§ Task brief: Copy the material from the line containing "Is pixel 292" through the end of the records, swapping "camera" for "viewer" and changing nothing else. Omit the pictures from your answer.
= = = =
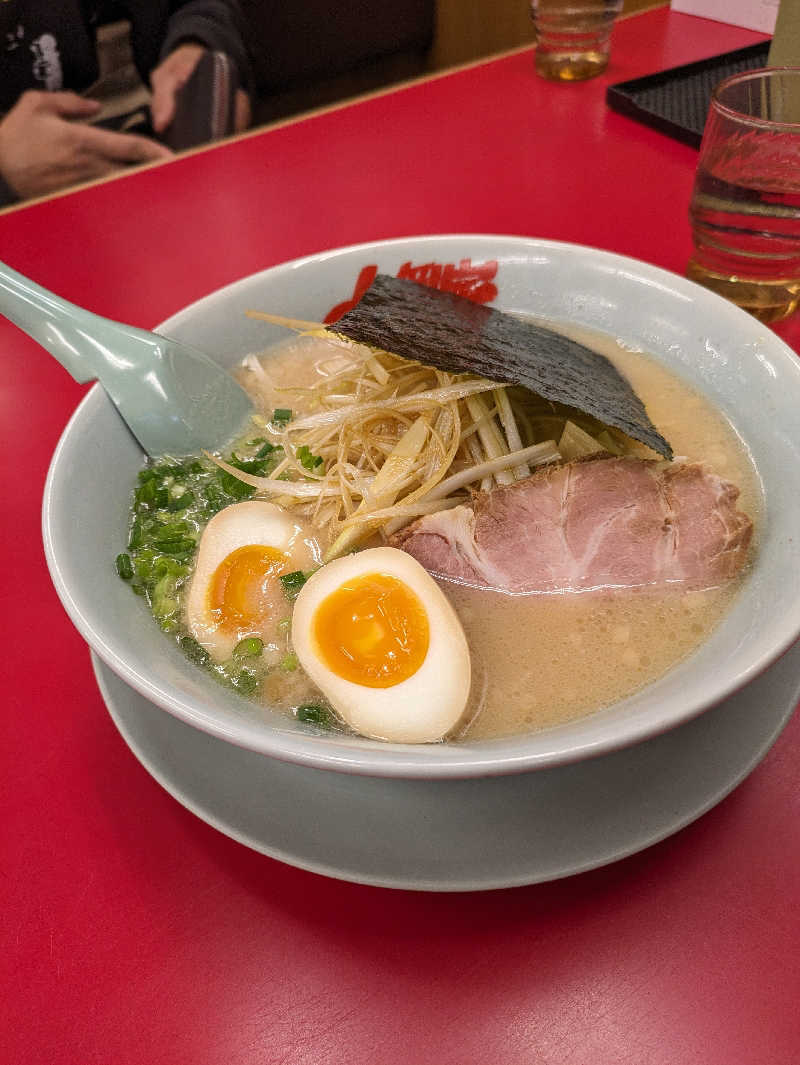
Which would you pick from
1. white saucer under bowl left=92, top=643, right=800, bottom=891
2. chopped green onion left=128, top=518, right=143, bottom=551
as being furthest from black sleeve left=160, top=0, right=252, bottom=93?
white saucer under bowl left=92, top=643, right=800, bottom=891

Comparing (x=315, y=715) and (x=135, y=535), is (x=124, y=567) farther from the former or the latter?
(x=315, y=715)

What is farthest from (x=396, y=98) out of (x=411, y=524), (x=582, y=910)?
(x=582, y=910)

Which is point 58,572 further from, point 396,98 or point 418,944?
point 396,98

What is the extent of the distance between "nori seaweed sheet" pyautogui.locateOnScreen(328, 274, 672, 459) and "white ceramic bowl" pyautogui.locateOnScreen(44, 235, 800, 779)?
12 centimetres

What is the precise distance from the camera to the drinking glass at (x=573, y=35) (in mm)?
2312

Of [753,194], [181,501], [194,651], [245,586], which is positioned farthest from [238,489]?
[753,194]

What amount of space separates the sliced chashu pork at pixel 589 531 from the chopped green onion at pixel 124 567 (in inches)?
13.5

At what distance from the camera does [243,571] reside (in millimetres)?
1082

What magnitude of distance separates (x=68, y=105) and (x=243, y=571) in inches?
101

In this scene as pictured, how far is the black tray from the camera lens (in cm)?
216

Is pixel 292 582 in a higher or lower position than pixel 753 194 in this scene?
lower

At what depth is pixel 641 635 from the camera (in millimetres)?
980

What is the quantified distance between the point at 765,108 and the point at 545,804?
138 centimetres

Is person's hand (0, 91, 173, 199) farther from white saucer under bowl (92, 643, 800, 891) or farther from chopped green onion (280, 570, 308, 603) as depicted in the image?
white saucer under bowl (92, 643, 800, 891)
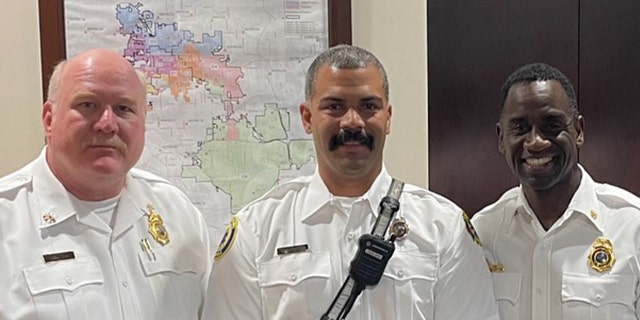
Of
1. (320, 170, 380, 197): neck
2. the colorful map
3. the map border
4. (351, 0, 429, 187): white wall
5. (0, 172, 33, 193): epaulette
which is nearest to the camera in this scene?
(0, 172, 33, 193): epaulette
= = = =
§ Written response:
Is pixel 292 582 in a higher or lower position than pixel 753 194 in this scene?
lower

At what depth is pixel 641 635 from the viewer (in millimetres)?
980

What is the quantified distance between the point at 765,108 and the point at 545,804?
138 centimetres

Is person's hand (0, 91, 173, 199) farther from white saucer under bowl (92, 643, 800, 891) or farther from chopped green onion (280, 570, 308, 603) as depicted in the image?
white saucer under bowl (92, 643, 800, 891)
Of
1. (320, 170, 380, 197): neck
2. the colorful map
3. the map border
4. (351, 0, 429, 187): white wall
5. (0, 172, 33, 193): epaulette
which is nearest to the viewer in this scene?
(0, 172, 33, 193): epaulette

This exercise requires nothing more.